What weapons? Who were 'some' ? Even though US has some thousands of armored vehicles in storage, it's known all the critical weapons -air defense, artillery are in short supply. Any sort of useful weapon system (good air defense, cruise missiles) that might make big trouble for Russians is in very short supply. At this point, only some sort of wunderwaffe like AI-powered FPVs AND China not cutting off supplies of parts there in a brutal manner could save Ukrainians. US Stinger production is at a level of 60 a month!

Raytheon told FlightGlobal it was ramping up to achieve production capacity of 60 Stingers monthly. A separate $700 million contract from NATO headquarters in 2024 added 940 missiles to be split among Germany, Italy and the Netherlands

That peace was not going to happen has been clear since the year started. Russians are confident they can keep this going and Ukraine will give in, so why'd they accept a peace that'd not solve the issues they have

American missile production is insufficient, very insufficient..

In 2022, Ukraine was able to maintain a highly effective defence against the aggressor’s air and missile arsenals, mainly due to post-Soviet long-range S-300 systems. However Ukraine has lost as many as 80 fire units and has used the majority of its estimated 5,000 interceptors. Apart from an S-300 battery delivered by Slovakia, so far transfers of these systems from Bulgaria, Cyprus, and Greece have not been finalised.

Ukraine used thousands of S-300 missiles and now has basically none. US is, with great fanfare planning to increase its production of Patriot missiles to 650 per year.

In December 2023 it was stated that production of Patriot interceptors was 550 a year and would be increased to 650 a year in 2024.[55]

Really, it's hard to put in words how depressed one should be here. E.g. Poland is expected to have <1000 Patriot missiles in its air defense. How long would the Poles last against Russia, which is making ~600 Iskander missiles a year according to Ukrainian information. Since Iskander is a maneuvering and fast missile, interception is by no means assured with a single interceptor either as it'd be against simple ballistic missiles or planes.

Typical NATO air defense would be utterly exhausted within a few weeks by a determined foe spamming improved cheap drones like the Geran, especially ones with better avionics that could fly themselves low and thus would be hard to intercept from the ground.

These are problems which could, in principle, be solved by spending US taxpayer money.

Naturally, you can't get a factory ready for production in a month, but possibly in less than a year.

This presumption is based on the fact that it is common knowledge that in modern warfare, whoever can field more weapon systems will have an advantage. So a state (e.g. the US) which is working under a strong presumption of not having to switch to wartime economy might never the less invest to shorten the critical path to start mass-producing weapon systems in earnest.

DATA SEGMENT →
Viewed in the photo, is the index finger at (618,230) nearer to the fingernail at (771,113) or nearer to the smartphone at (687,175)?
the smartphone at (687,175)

WHAT IS EXPECTED → In one to three sentences, explain why, according to the passage on weapons shortages, a single interceptor can't be counted on to stop an Iskander missile. The listing has nothing to do with this exercise.

TASK OUTPUT → The Iskander is a fast, maneuvering missile, so one interceptor is not assured of stopping it. Simple ballistic missiles or planes are different.